Top of SELECTED EXTRACT

Application of 1D S-Transform in Discrimination Problems in Remote Sensing
Abstract
Image classification is a standard part of processing remote sensing data and is based on the assumption that each pixel belongs to a class or theme with a unique spectral signature. However, a common challenge in remote sensing is image discrimination, also known as the "colinearity". It may be defined as the phenomenon where multiple themes exhibit very similar spectral patterns within a wavelength-range of interest. As a result, the desired classification accuracy might not be achieved. A robust discrimination technique must have the capability to detect very minor spectral differences between classes with similar spectral signatures. One-dimensional S-Transform, a spectral localization technique, was used to discriminate similar lithologic classes on hyper-spectral satellite images. We investigated the efficiency of the S-amplitude spectra in enhancing the spectral information of each pixel of a known class. We compared the overall accuracy of classified themes using Support Vector Classification (SVC) scheme, with and without the enhanced spectral information. We found that SVC aided by spectral enhancement from S-Transform provided better classification accuracy. Thus, this method may prove very useful in scenarios where pixels of a known class are sparse and not easily separable.

Bottom of SELECTED EXTRACT

Answer these questions from the abstract:
1. What other name does the abstract give for image discrimination?
2. On what kind of satellite images was the one-dimensional S-Transform used?
3. Which classification scheme was used to compare overall accuracy?

Top of DATASET

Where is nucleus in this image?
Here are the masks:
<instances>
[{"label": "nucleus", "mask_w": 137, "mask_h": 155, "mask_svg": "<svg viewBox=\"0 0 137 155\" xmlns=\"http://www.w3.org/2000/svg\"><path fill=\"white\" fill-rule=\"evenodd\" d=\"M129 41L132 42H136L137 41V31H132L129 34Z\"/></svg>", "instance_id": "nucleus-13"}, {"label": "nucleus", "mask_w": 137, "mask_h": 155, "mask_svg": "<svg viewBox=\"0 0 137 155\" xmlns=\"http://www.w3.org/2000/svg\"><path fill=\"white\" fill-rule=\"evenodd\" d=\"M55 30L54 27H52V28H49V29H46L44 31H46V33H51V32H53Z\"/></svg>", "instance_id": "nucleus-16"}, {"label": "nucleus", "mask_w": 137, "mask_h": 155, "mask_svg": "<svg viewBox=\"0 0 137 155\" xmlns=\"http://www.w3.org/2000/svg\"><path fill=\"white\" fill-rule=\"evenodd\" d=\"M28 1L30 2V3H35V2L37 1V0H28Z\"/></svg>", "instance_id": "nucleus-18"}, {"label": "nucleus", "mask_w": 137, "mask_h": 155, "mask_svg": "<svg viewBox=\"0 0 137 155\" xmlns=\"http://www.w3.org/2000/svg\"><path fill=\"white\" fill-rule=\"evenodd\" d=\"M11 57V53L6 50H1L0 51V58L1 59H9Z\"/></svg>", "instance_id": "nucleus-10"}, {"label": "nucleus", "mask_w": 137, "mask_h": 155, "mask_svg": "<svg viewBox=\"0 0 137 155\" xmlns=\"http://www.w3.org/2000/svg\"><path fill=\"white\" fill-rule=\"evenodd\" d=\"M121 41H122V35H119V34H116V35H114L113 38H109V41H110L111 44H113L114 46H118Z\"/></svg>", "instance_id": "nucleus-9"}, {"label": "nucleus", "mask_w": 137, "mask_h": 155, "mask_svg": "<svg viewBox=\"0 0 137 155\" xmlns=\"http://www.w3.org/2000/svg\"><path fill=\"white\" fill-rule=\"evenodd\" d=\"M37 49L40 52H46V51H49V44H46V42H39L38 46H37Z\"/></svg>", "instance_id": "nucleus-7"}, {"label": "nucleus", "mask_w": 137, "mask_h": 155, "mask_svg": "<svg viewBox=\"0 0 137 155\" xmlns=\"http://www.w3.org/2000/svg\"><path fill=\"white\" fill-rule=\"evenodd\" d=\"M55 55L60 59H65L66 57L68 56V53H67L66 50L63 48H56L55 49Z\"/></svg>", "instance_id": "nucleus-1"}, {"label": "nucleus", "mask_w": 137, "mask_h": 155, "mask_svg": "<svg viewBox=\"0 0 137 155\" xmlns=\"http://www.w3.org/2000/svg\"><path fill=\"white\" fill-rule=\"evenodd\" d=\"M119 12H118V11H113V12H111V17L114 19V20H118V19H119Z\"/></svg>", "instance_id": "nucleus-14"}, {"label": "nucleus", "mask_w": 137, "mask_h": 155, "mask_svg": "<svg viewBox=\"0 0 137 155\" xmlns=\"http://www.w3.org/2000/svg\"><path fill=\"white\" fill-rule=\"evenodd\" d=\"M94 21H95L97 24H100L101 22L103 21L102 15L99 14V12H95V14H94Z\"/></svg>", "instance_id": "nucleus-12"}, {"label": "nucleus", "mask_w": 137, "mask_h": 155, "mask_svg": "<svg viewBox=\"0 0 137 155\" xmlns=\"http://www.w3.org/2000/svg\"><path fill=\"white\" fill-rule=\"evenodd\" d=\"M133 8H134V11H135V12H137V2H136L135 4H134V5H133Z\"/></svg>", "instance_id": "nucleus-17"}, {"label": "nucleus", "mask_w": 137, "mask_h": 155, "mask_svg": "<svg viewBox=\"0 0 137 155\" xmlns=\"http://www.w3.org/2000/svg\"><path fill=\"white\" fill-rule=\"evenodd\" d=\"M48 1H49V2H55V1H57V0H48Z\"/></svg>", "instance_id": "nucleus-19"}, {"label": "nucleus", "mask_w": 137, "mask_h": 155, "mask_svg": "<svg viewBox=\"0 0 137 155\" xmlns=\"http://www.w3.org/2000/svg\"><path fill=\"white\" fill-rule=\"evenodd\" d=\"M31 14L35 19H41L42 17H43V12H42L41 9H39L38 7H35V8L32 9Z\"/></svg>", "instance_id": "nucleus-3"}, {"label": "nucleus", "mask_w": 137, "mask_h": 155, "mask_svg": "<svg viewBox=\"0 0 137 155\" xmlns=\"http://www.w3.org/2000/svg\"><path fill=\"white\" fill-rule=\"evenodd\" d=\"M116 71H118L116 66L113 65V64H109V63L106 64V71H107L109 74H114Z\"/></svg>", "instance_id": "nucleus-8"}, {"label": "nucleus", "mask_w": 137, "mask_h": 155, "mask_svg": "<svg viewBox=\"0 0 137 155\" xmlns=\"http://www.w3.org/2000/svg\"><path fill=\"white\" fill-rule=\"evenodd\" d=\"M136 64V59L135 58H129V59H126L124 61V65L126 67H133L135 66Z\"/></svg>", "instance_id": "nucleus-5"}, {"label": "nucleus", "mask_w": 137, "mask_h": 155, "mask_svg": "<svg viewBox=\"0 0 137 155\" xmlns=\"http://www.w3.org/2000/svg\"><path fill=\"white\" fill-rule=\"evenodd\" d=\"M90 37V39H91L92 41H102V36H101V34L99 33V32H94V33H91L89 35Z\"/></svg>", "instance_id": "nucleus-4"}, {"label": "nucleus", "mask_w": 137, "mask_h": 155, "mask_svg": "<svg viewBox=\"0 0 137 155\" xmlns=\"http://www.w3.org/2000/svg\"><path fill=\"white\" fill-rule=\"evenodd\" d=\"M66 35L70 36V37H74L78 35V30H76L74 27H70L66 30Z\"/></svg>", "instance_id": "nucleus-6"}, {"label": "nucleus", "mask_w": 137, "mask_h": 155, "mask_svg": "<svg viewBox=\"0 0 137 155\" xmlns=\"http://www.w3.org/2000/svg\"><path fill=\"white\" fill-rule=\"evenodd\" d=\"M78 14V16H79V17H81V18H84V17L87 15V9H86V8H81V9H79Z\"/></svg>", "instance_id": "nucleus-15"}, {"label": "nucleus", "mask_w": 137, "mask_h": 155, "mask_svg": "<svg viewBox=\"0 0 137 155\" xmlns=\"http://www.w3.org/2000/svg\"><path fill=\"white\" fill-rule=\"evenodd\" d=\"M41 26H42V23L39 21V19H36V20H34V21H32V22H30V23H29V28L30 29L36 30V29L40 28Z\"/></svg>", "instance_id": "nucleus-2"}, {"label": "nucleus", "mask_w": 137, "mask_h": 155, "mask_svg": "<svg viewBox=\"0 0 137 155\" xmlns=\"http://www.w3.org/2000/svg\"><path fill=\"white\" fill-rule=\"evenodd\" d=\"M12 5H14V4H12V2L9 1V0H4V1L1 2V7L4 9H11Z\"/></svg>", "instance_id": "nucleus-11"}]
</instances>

Bottom of DATASET

● **OUTPUT**:
1. Colinearity
2. Hyper-spectral satellite images
3. Support Vector Classification (SVC)